PodoSighter: A Cloud-Based Tool for Label-Free Podocyte Detection in Kidney Whole-Slide Images

Darshana Govind et al. J Am Soc Nephrol. 2021 Nov.

Abstract

Background: Podocyte depletion precedes progressive glomerular damage in several kidney diseases. However, the current standard of visual detection and quantification of podocyte nuclei from brightfield microscopy images is laborious and imprecise.

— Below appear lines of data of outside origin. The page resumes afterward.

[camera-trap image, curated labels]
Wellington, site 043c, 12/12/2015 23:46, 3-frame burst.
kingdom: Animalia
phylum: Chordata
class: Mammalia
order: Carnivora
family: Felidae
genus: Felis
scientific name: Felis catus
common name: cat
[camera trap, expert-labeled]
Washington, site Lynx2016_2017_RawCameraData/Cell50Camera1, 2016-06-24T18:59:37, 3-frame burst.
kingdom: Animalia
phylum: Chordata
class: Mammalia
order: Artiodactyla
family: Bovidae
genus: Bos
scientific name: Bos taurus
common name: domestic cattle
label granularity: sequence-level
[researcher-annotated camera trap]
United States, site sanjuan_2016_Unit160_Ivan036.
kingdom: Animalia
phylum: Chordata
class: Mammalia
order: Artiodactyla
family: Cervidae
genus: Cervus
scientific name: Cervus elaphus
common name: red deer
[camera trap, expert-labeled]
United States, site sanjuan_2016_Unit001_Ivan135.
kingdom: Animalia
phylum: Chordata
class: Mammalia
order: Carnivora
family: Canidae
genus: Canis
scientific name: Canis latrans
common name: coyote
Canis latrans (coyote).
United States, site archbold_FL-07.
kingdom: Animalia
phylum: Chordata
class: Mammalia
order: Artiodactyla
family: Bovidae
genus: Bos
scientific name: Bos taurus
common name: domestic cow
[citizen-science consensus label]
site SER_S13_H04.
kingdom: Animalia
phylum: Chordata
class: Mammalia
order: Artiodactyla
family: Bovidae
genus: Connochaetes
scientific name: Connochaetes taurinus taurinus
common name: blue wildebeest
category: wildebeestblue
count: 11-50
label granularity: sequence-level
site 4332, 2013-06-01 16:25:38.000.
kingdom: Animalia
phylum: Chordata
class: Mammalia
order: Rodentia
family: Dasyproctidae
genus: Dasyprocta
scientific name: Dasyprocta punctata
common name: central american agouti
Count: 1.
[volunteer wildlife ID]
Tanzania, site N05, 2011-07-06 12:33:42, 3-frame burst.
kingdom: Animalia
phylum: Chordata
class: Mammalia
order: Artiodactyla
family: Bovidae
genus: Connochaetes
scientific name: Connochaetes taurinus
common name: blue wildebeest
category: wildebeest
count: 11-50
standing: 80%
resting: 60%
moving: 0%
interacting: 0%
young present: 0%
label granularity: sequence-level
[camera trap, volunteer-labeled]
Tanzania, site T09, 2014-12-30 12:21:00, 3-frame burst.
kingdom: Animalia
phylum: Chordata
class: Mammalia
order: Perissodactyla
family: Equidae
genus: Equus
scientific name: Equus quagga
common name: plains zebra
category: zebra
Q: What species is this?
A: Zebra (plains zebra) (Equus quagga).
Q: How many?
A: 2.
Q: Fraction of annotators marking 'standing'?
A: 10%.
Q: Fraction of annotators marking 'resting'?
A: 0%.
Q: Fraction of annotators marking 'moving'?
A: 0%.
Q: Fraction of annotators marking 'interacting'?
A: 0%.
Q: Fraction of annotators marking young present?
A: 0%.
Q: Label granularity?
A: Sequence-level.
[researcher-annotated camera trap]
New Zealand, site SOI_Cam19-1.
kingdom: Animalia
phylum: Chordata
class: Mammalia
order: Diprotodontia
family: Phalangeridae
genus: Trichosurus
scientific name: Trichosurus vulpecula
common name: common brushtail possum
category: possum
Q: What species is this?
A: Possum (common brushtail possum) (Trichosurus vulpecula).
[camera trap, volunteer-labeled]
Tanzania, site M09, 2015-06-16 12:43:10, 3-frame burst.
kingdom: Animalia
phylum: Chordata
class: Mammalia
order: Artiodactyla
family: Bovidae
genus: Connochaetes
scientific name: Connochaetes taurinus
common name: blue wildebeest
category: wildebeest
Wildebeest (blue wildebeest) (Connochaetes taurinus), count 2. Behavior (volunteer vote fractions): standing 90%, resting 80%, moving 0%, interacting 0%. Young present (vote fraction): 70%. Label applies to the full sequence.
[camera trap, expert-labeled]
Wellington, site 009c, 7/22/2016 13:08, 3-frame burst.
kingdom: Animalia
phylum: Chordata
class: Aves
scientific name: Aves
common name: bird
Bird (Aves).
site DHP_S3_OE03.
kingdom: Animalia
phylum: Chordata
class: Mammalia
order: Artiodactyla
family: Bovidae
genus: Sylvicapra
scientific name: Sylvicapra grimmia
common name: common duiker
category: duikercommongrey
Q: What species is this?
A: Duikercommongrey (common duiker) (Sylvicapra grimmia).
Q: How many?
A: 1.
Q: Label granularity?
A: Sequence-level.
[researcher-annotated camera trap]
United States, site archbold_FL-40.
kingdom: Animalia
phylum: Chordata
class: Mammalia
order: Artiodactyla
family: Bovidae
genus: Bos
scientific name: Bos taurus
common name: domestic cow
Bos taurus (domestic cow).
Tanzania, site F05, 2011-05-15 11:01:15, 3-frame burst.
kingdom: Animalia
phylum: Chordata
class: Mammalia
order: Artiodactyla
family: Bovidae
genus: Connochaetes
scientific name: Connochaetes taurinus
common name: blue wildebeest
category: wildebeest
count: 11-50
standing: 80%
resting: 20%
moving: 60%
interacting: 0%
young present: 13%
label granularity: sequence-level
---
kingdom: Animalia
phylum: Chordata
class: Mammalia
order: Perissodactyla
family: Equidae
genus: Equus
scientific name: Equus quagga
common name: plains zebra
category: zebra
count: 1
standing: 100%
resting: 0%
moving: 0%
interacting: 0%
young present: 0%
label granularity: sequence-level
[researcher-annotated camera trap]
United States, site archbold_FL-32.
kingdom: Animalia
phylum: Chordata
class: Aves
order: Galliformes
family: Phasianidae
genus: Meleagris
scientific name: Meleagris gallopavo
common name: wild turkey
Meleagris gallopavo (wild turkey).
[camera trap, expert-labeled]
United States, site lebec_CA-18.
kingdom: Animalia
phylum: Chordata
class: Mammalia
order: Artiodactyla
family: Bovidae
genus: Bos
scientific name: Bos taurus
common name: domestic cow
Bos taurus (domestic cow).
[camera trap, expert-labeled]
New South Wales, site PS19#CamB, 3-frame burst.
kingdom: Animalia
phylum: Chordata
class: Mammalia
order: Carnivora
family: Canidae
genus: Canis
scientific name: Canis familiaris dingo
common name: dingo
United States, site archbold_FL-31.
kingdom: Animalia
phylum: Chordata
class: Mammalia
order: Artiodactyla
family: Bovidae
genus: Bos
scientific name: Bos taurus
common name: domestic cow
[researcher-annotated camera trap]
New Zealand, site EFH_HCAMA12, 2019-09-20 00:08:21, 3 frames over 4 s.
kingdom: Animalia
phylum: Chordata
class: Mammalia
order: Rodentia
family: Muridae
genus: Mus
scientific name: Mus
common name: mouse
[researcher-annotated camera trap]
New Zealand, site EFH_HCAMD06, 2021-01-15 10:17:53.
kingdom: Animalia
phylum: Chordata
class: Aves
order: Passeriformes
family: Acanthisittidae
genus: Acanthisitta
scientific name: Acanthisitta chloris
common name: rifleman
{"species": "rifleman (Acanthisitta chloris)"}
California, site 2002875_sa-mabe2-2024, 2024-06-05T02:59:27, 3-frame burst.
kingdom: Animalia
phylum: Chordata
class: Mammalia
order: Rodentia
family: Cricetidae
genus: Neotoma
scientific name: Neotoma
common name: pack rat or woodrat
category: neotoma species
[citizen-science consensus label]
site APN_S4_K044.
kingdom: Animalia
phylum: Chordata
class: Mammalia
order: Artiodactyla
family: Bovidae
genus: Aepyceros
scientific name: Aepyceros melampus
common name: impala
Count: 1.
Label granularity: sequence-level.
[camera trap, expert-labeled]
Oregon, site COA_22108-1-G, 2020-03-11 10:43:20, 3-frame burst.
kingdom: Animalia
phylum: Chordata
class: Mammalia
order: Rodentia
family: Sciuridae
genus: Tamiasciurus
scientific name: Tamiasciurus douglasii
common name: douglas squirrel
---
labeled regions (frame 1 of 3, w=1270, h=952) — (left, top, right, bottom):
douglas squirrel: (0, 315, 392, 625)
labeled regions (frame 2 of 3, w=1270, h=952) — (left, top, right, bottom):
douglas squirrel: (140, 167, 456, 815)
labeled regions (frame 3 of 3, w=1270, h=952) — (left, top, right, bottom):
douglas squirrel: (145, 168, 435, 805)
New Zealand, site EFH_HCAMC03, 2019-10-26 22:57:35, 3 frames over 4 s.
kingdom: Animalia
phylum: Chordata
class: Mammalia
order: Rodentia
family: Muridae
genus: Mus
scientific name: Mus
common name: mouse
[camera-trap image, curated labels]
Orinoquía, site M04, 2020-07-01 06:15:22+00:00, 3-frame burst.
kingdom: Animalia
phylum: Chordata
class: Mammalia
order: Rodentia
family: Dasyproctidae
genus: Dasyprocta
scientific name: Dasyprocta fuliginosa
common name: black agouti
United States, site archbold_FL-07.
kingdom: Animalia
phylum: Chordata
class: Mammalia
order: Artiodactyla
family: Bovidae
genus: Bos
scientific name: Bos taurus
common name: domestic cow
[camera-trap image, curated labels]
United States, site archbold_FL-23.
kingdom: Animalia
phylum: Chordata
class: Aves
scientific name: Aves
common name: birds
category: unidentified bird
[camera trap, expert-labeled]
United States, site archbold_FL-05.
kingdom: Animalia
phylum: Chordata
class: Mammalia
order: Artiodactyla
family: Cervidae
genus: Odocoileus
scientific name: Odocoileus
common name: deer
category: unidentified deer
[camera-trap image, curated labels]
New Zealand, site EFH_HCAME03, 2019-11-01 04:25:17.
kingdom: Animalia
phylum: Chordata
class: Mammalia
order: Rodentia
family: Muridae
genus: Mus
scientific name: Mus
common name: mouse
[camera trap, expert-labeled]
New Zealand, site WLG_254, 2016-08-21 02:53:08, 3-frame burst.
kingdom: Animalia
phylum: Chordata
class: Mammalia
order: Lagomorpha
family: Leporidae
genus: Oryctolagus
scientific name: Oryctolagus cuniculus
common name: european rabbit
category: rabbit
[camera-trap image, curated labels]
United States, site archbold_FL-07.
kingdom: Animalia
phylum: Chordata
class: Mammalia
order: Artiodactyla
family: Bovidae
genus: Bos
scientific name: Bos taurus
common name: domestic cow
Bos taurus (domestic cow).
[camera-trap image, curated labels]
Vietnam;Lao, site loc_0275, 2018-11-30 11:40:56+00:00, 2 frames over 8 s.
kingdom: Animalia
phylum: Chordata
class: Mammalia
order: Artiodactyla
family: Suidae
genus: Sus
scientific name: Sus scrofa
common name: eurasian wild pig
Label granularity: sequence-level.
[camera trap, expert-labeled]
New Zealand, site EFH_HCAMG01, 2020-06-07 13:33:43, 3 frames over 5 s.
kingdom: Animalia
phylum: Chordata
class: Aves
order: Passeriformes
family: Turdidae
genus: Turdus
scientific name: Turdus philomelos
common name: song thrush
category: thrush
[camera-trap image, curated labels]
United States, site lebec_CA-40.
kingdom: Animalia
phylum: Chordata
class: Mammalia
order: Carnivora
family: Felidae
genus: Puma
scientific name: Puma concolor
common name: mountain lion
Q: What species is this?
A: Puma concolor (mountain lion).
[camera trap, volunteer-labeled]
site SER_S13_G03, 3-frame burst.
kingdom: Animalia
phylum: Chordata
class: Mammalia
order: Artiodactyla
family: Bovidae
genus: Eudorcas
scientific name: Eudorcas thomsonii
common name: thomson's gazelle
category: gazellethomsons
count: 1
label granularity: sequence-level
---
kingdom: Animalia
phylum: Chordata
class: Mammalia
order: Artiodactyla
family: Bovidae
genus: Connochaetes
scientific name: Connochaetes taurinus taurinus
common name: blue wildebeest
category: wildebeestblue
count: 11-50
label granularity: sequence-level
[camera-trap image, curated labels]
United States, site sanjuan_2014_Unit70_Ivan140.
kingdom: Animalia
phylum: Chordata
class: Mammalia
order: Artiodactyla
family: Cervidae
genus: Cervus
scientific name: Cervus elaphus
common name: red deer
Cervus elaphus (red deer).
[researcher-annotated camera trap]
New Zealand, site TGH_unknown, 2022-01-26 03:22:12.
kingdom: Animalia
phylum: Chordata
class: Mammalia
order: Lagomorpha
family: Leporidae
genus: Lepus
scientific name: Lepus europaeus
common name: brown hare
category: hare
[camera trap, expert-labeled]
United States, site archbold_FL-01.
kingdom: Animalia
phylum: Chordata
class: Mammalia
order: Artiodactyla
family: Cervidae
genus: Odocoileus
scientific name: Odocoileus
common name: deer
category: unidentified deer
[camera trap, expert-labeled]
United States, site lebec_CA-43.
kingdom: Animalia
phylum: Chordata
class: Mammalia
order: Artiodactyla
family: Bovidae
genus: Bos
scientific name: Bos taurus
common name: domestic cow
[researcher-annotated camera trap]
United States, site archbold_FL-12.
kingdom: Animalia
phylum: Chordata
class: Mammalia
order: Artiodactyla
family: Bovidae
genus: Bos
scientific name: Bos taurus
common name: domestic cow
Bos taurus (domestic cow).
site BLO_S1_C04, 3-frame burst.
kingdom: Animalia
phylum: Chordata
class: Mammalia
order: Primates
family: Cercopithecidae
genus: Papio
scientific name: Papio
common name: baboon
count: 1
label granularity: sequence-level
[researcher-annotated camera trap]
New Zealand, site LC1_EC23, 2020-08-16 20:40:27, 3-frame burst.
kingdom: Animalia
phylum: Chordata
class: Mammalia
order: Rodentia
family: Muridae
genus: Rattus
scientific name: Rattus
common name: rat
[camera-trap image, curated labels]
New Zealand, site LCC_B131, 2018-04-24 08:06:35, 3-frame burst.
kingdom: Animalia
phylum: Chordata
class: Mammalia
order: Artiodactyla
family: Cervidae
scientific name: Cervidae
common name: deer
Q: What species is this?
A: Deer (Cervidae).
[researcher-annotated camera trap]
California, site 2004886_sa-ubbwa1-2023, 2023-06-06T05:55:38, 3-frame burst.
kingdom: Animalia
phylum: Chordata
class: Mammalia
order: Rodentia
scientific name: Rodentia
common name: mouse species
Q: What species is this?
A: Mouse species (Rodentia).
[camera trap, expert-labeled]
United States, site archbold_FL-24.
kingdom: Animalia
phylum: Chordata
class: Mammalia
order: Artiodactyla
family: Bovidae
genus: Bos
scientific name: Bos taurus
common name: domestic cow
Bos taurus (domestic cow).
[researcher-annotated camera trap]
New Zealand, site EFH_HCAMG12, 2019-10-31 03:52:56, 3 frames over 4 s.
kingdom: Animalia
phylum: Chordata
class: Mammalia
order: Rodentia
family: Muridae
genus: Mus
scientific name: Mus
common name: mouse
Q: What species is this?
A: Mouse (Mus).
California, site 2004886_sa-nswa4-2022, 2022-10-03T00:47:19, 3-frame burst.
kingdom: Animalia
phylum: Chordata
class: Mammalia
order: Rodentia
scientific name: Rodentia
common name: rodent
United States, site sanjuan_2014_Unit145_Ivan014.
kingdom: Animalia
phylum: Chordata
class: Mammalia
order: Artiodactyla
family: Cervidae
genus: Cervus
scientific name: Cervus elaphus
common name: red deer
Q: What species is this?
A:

Methods: We have developed PodoSighter, an online cloud-based tool, to automatically identify and quantify podocyte nuclei from giga-pixel brightfield whole-slide images (WSIs) using deep learning. Ground-truth to train the tool used immunohistochemically or immunofluorescence-labeled images from a multi-institutional cohort of 122 histologic sections from mouse, rat, and human kidneys. To demonstrate the generalizability of our tool in investigating podocyte loss in clinically relevant samples, we tested it in rodent models of glomerular diseases, including diabetic kidney disease, crescentic GN, and dose-dependent direct podocyte toxicity and depletion, and in human biopsies from steroid-resistant nephrotic syndrome and from human autopsy tissues.

Results: The optimal model yielded high sensitivity/specificity of 0.80/0.80, 0.81/0.86, and 0.80/0.91, in mouse, rat, and human images, respectively, from periodic acid-Schiff-stained WSIs. Furthermore, the podocyte nuclear morphometrics extracted using PodoSighter were informative in identifying diseased glomeruli. We have made PodoSighter freely available to the general public as turnkey plugins in a cloud-based web application for end users.

Conclusions: Our study demonstrates an automated computational approach to detect and quantify podocyte nuclei in standard histologically stained WSIs, facilitating podocyte research, and enabling possible future clinical applications.

Keywords: CNN; Deeplab; cloud; cloud computing; deep learning; pix2pix GAN; podocyte detection; podocytes; urinary tract; viscera.

Copyright © 2021 by the American Society of Nephrology.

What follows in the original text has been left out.